--- BEGIN Data lines ---

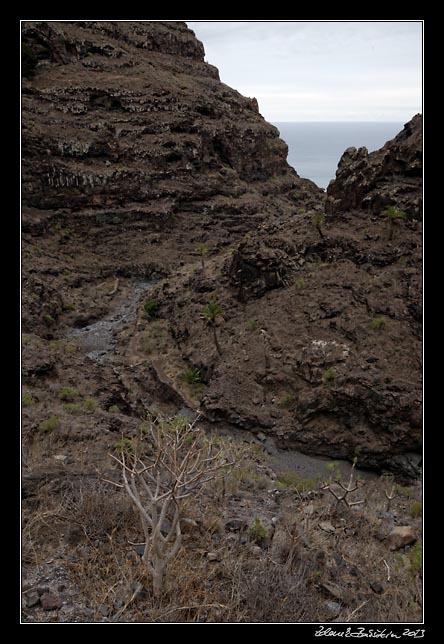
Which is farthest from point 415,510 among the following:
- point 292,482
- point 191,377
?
point 191,377

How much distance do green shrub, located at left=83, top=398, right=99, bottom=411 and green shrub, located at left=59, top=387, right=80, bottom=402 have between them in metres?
0.49

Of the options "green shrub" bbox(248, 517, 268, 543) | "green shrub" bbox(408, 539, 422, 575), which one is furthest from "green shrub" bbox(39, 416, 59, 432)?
"green shrub" bbox(408, 539, 422, 575)

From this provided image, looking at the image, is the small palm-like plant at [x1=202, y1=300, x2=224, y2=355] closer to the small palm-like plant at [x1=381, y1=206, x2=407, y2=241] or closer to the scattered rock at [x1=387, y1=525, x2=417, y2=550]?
the small palm-like plant at [x1=381, y1=206, x2=407, y2=241]

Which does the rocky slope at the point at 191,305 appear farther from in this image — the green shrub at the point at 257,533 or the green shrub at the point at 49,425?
the green shrub at the point at 257,533

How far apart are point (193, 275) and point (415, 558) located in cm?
2195

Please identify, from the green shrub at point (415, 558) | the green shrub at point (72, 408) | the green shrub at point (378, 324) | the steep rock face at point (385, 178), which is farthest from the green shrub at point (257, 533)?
the steep rock face at point (385, 178)

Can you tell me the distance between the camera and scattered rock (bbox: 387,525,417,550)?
32.6 feet

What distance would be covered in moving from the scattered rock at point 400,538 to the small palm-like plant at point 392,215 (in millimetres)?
15694

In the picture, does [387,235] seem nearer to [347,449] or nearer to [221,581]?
[347,449]

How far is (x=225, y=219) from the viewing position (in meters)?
42.6

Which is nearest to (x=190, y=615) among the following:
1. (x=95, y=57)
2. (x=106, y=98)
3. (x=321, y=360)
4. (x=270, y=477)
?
(x=270, y=477)

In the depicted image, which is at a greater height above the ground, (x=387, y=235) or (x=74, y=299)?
(x=387, y=235)

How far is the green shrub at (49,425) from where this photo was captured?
528 inches

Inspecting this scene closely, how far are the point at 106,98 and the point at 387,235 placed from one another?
33.3 meters
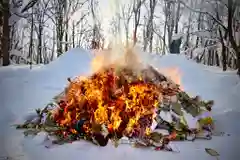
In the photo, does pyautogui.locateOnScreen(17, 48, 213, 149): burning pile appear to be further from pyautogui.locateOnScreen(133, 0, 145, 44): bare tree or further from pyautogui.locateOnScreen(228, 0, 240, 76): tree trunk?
pyautogui.locateOnScreen(228, 0, 240, 76): tree trunk

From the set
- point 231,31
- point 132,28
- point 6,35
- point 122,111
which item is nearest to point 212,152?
point 122,111

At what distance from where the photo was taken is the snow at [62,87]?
2219 mm

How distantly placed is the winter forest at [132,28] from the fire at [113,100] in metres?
0.17

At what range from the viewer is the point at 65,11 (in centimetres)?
238

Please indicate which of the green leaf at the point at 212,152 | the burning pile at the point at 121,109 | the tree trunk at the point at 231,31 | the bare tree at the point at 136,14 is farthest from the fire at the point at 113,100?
the tree trunk at the point at 231,31

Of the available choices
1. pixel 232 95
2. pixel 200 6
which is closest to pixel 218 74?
pixel 232 95

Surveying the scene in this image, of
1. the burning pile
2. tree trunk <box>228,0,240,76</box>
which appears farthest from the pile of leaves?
tree trunk <box>228,0,240,76</box>

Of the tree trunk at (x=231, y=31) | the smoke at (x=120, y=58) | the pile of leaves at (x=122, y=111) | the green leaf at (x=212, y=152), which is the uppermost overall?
the tree trunk at (x=231, y=31)

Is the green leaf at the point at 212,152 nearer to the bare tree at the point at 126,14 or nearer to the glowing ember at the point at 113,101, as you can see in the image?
the glowing ember at the point at 113,101

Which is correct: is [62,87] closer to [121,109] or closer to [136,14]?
[121,109]

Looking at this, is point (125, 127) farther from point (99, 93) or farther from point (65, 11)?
point (65, 11)

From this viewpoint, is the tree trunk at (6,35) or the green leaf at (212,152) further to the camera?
the tree trunk at (6,35)

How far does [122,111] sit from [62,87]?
14.8 inches

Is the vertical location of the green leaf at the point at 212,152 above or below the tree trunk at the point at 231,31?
below
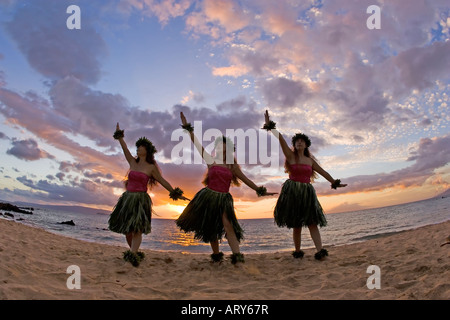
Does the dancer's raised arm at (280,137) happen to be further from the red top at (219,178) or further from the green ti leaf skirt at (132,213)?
the green ti leaf skirt at (132,213)

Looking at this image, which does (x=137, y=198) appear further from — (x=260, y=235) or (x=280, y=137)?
(x=260, y=235)

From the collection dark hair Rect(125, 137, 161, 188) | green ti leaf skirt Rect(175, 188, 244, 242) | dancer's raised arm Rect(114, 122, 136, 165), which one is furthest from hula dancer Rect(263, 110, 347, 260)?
dancer's raised arm Rect(114, 122, 136, 165)

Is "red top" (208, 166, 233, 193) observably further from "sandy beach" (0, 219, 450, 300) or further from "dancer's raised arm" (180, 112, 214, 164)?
"sandy beach" (0, 219, 450, 300)

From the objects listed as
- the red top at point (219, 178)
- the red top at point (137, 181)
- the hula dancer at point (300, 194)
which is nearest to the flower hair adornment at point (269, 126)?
the hula dancer at point (300, 194)

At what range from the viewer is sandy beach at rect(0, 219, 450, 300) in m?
2.66

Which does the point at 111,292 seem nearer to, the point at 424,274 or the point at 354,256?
the point at 424,274

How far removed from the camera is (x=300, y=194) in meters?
4.71

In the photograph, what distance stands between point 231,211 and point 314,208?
144cm

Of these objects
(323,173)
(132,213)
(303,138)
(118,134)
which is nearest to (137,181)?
(132,213)

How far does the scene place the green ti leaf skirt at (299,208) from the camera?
465 cm

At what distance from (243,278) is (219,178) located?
1.58m
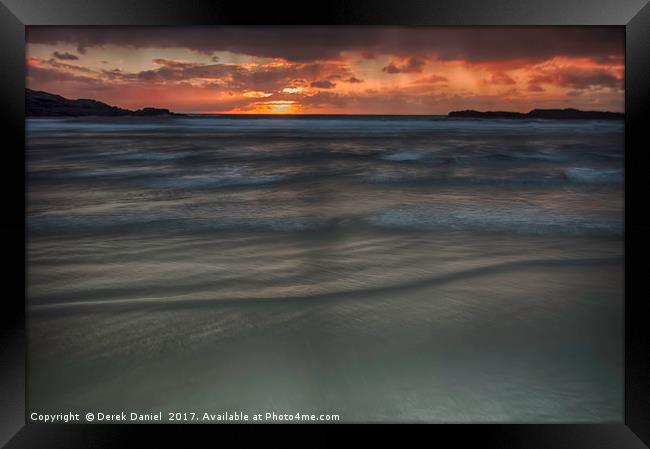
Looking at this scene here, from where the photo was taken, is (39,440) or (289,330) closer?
(39,440)

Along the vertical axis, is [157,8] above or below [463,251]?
above

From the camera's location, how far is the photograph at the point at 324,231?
6.98 ft

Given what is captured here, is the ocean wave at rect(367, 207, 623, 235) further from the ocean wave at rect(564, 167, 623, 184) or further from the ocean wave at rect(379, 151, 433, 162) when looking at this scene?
the ocean wave at rect(379, 151, 433, 162)

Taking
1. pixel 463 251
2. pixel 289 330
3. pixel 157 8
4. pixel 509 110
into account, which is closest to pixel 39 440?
pixel 289 330

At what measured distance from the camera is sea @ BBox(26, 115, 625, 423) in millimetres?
2121

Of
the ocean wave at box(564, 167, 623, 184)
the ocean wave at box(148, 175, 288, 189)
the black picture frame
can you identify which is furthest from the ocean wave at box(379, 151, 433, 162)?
the black picture frame

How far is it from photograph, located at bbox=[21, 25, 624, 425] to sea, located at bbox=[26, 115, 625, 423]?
0.01 metres

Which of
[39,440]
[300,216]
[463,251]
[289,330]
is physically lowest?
[39,440]

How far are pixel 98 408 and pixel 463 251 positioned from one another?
2.04 metres

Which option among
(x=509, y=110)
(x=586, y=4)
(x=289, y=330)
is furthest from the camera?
(x=509, y=110)

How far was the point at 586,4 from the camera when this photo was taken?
1788 mm

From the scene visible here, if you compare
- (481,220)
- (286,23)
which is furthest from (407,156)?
(286,23)

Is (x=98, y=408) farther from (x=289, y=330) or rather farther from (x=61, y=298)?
(x=289, y=330)

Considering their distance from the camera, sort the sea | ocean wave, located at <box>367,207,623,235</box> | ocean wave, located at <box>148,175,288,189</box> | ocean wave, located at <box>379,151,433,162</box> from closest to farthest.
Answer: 1. the sea
2. ocean wave, located at <box>367,207,623,235</box>
3. ocean wave, located at <box>148,175,288,189</box>
4. ocean wave, located at <box>379,151,433,162</box>
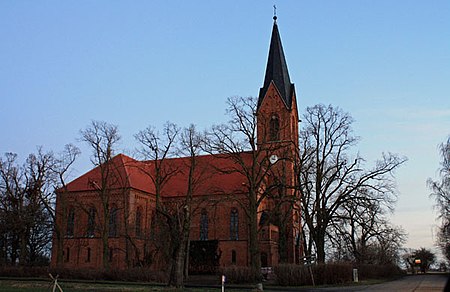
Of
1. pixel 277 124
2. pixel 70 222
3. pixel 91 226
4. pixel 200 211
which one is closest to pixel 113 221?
pixel 91 226

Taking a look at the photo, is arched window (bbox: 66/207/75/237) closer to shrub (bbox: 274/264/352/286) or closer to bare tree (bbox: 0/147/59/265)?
bare tree (bbox: 0/147/59/265)

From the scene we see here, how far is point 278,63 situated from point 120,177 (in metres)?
21.2

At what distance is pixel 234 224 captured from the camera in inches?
2063

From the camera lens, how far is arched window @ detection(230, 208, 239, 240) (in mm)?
51834

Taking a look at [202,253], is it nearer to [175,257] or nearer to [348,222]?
[348,222]

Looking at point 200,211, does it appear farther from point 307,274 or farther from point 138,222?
point 307,274

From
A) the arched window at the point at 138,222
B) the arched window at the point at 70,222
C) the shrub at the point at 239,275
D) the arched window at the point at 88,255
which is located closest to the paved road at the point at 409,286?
the shrub at the point at 239,275

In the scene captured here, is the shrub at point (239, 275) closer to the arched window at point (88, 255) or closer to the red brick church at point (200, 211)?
the red brick church at point (200, 211)

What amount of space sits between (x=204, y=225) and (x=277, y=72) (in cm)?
1886

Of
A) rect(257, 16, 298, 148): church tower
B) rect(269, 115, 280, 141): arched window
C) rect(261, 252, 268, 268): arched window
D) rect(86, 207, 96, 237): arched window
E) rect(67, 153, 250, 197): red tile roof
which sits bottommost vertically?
rect(261, 252, 268, 268): arched window

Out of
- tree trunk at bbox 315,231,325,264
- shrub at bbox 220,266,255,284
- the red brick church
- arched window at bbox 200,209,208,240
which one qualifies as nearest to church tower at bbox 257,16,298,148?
the red brick church

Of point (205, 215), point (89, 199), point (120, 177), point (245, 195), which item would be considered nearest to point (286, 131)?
point (245, 195)

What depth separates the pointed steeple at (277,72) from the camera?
53250 mm

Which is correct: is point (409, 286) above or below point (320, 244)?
below
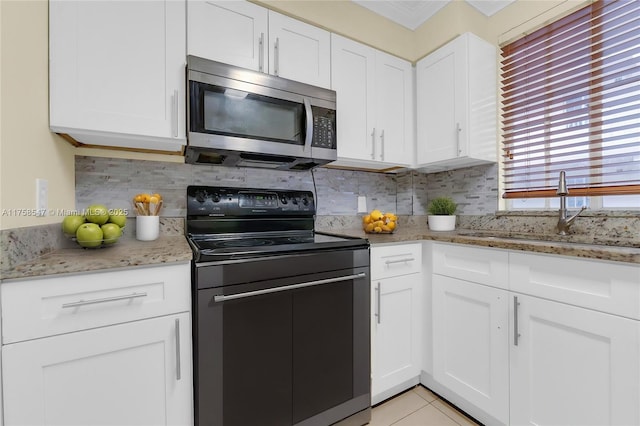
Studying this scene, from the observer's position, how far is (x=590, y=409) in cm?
105

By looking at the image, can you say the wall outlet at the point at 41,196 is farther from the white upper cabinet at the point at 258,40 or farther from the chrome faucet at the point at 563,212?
the chrome faucet at the point at 563,212

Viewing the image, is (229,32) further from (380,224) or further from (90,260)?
(380,224)

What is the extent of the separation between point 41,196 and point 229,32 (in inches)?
42.4

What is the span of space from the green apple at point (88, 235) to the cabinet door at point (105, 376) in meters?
0.38

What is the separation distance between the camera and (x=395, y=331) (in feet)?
5.17

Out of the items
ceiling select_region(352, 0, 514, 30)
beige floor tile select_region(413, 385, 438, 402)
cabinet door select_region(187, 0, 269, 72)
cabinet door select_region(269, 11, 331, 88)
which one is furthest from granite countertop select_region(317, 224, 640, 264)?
ceiling select_region(352, 0, 514, 30)

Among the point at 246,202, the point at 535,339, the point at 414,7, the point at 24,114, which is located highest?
the point at 414,7

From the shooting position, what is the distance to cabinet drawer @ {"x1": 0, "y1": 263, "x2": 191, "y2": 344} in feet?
2.64

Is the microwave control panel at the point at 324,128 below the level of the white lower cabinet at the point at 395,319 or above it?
above

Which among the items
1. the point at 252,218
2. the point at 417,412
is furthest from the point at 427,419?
the point at 252,218

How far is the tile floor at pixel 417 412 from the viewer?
57.0 inches

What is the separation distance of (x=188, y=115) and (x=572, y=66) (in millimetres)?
2116

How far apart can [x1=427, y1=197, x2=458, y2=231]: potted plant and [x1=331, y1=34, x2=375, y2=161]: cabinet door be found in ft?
2.06

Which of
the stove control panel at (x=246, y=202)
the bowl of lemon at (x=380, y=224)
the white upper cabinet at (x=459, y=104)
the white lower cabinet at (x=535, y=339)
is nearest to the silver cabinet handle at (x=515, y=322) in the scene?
the white lower cabinet at (x=535, y=339)
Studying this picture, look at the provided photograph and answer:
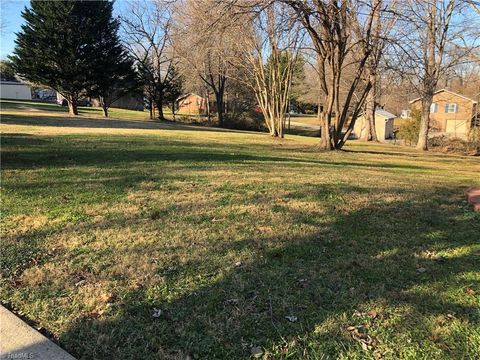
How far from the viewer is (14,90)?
228 feet

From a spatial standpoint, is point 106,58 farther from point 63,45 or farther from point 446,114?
point 446,114

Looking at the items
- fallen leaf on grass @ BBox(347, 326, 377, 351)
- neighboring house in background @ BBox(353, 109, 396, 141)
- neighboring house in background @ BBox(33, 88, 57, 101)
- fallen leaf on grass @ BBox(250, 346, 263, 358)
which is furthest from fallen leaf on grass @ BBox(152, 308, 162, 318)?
neighboring house in background @ BBox(33, 88, 57, 101)

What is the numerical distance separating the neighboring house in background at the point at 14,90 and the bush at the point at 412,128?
57.5m

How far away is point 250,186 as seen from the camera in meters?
7.40

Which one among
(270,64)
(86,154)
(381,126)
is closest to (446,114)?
(381,126)

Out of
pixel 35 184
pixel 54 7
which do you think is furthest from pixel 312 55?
pixel 54 7

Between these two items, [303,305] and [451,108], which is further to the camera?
[451,108]

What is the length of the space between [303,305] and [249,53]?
20.3m

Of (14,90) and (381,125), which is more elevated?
(14,90)

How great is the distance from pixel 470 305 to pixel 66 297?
317 centimetres

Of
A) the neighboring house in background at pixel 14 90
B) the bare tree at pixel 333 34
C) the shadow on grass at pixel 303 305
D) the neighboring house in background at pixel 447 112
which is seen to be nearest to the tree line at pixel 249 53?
the bare tree at pixel 333 34

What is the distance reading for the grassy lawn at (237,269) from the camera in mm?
2875

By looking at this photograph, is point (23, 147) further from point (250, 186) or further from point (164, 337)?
point (164, 337)

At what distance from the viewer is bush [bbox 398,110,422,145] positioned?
111 ft
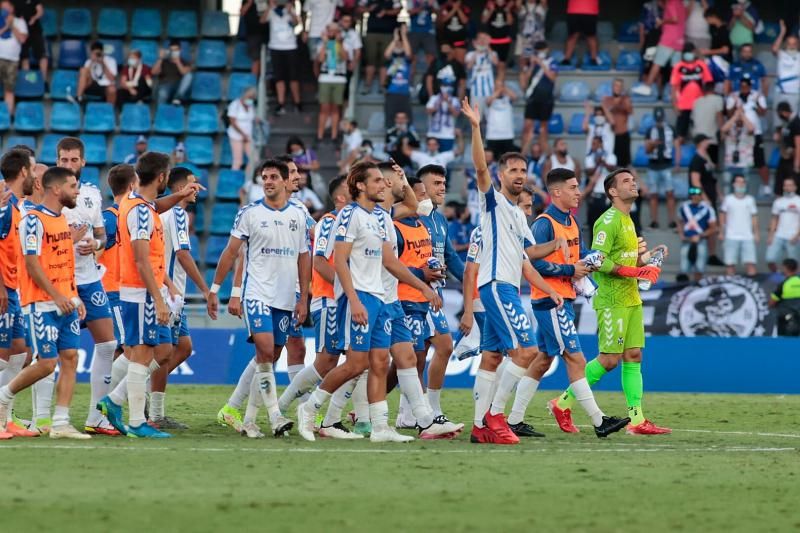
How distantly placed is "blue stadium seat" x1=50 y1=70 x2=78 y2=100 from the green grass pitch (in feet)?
59.5

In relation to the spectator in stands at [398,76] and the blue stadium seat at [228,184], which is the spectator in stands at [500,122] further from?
the blue stadium seat at [228,184]

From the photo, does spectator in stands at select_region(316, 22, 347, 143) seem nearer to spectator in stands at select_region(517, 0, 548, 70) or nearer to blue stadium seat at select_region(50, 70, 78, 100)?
spectator in stands at select_region(517, 0, 548, 70)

--- END Data lines ---

Please rewrite the lines of the listing from the line containing "Between these two" through the end of the listing, replacing "camera" with "viewpoint" and changing nothing else. Leave the picture markers out of your answer.

Between these two items, [303,305] and [451,108], which is further to the viewpoint?
[451,108]

What is the length of the space between [303,305] and [249,53]?
20.3m

Of (14,90) and (381,125), which is more elevated?
(14,90)

How great is the distance from pixel 470 305 to pixel 66 297?
317 centimetres

Of
A) the neighboring house in background at pixel 14 90
B) the bare tree at pixel 333 34
C) the shadow on grass at pixel 303 305
D) the neighboring house in background at pixel 447 112
which is seen to be nearest to the tree line at pixel 249 53?
the bare tree at pixel 333 34

What is the distance reading for the grassy lawn at (237,269) from the viewpoint in mm?
2875

By looking at this photograph, is point (23, 147) further from point (250, 186) or further from point (164, 337)?
point (164, 337)

At what distance from the viewer is bush [bbox 398,110,422,145] positioned?
111 ft
How distantly placed is "blue stadium seat" x1=50 y1=70 x2=78 y2=100 from the green grass pitch (in feet)?
59.5

In relation to the spectator in stands at [398,76] and the blue stadium seat at [228,184], which is the spectator in stands at [500,122] further from?
the blue stadium seat at [228,184]

From the photo, does spectator in stands at select_region(316, 22, 347, 143) seem nearer to spectator in stands at select_region(517, 0, 548, 70) or nearer to blue stadium seat at select_region(50, 70, 78, 100)?
spectator in stands at select_region(517, 0, 548, 70)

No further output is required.